Hakan Gurbuz, Suleyman Semih Dedeoglu, Yunus Imren, Ali Cagrı Tekin, Mustafa Caglar Kir, Yasin Guler.

The aim was to evaluate effects of simple section of transverse carpal ligament on intercarpal stability by radiological parameters in patients with carpal tunnel syndrome those are refractory to conservative treatment. Patients with suspected diagnosis of carpal tunnel syndrome upon medical history and physical examination underwent neurodiagnostic tests (EMG). All 47 subjects, comprising 39 female and 8 male patients, were operated, followed, and assessed by the same surgical team between January 2014 and May 2015 after written informed consent was obtained. Wrist range of motion and general physical examination findings were recorded at both preoperatively and postoperative week 8. Besides, conventional MRI were obtained at the same time points.
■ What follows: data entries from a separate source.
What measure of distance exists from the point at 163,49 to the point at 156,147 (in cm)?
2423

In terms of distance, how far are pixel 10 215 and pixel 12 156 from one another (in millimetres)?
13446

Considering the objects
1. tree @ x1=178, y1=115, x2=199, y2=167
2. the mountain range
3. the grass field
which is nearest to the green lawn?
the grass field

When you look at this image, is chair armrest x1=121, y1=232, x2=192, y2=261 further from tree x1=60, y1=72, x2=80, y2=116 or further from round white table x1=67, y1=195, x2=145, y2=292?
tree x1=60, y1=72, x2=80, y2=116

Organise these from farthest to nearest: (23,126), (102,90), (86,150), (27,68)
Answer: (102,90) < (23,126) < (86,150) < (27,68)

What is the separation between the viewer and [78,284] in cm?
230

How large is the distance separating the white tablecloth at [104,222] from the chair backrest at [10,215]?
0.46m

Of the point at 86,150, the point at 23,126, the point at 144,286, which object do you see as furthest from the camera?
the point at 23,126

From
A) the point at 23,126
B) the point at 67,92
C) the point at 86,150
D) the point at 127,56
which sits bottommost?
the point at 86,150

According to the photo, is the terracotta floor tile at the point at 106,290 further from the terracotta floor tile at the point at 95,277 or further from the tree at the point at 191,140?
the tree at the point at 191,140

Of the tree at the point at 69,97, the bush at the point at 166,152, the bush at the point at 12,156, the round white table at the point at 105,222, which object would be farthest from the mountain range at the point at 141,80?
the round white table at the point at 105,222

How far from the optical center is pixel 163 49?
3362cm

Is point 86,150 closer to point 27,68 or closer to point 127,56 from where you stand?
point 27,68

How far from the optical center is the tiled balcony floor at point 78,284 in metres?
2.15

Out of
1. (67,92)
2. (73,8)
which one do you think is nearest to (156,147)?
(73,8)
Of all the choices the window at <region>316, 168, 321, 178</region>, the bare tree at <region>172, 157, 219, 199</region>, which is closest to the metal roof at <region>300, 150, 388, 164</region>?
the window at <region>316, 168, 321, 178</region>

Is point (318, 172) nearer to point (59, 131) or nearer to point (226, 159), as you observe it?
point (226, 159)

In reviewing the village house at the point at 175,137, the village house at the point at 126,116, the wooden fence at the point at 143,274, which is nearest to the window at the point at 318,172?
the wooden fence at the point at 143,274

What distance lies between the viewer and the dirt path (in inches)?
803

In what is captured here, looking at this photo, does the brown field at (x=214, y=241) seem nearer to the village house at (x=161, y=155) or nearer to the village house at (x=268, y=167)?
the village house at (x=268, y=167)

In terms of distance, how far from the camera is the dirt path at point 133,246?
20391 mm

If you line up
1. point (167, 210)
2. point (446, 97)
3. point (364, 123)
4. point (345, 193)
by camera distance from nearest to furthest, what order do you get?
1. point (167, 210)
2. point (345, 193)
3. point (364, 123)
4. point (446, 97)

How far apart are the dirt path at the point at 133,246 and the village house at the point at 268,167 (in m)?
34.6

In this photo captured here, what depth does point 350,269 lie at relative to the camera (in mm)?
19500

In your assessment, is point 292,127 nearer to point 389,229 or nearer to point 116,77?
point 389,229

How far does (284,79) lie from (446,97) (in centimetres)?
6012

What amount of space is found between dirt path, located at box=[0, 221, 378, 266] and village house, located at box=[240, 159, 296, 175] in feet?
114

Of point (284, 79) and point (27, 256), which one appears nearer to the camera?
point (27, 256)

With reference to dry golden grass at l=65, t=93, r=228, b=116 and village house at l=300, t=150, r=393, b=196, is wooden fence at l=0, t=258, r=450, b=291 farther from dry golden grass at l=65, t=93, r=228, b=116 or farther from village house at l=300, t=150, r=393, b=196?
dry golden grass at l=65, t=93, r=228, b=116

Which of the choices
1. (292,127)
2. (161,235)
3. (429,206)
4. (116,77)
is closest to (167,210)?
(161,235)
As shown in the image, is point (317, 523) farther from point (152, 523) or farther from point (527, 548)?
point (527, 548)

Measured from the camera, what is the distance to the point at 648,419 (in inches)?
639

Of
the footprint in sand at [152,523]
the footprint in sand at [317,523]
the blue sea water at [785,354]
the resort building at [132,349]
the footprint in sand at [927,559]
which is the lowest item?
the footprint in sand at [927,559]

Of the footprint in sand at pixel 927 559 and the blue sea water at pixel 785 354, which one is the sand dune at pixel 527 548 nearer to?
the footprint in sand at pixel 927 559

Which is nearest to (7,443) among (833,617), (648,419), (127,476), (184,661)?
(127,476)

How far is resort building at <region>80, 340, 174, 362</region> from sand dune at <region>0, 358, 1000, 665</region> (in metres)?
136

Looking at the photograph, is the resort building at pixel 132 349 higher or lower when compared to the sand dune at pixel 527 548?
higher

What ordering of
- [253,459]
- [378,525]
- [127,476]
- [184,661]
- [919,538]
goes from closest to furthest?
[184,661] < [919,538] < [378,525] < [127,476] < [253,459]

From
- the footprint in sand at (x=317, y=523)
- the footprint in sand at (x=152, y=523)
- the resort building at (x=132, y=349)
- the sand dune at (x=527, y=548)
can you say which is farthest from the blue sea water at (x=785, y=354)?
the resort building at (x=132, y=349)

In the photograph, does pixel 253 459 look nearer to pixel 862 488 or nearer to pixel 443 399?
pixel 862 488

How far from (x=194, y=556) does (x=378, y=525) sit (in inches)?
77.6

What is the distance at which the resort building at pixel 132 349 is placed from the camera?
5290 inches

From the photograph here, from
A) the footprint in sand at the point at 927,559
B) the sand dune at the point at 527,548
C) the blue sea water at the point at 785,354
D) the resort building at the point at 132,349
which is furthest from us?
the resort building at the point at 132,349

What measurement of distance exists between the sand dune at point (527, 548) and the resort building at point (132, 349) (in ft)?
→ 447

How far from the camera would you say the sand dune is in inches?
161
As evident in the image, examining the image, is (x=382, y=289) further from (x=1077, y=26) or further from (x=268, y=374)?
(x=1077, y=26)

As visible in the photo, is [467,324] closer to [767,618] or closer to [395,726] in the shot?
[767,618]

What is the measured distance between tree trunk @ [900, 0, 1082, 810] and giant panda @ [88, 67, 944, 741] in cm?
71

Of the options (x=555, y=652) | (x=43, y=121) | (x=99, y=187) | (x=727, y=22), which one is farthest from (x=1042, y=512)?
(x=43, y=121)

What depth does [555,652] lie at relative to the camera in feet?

Trapeziohamate distance, scaphopisiform distance, scapholunate angle, and carpal angle were measured preoperatively and at 12thweek postoperatively. The mean age of the subjects was 49(range: 36-65).Mean preoperative trapeziohamate distance was measured as 25.2 mm (range:20-33), while postoperative trapeziohamate distance was 26.4 mm (range:22-34), (p=0.031). Mean preoperative scaphopisiform distance was 32 mm (range:23-34), as compared to postoperative scaphopisiform distance being 33.6 mm (range:24- 36) (p=0.001). While mean scapholunate angle was 44°(range: 36-60) preoperatively, it was measured as 45.1° (range: 33-60) in the postoperative period (p=0.001). Both preoperative and postoperative mean carpal angles was 127° (range 118-134 and 119-134, respectively). Simple section of transverse carpal ligament is associated with a significant increase in carpal arch distance. We consider that whether or not increases in intercarpal distances may lead to a degenerative process at the wrist in future warrants further research.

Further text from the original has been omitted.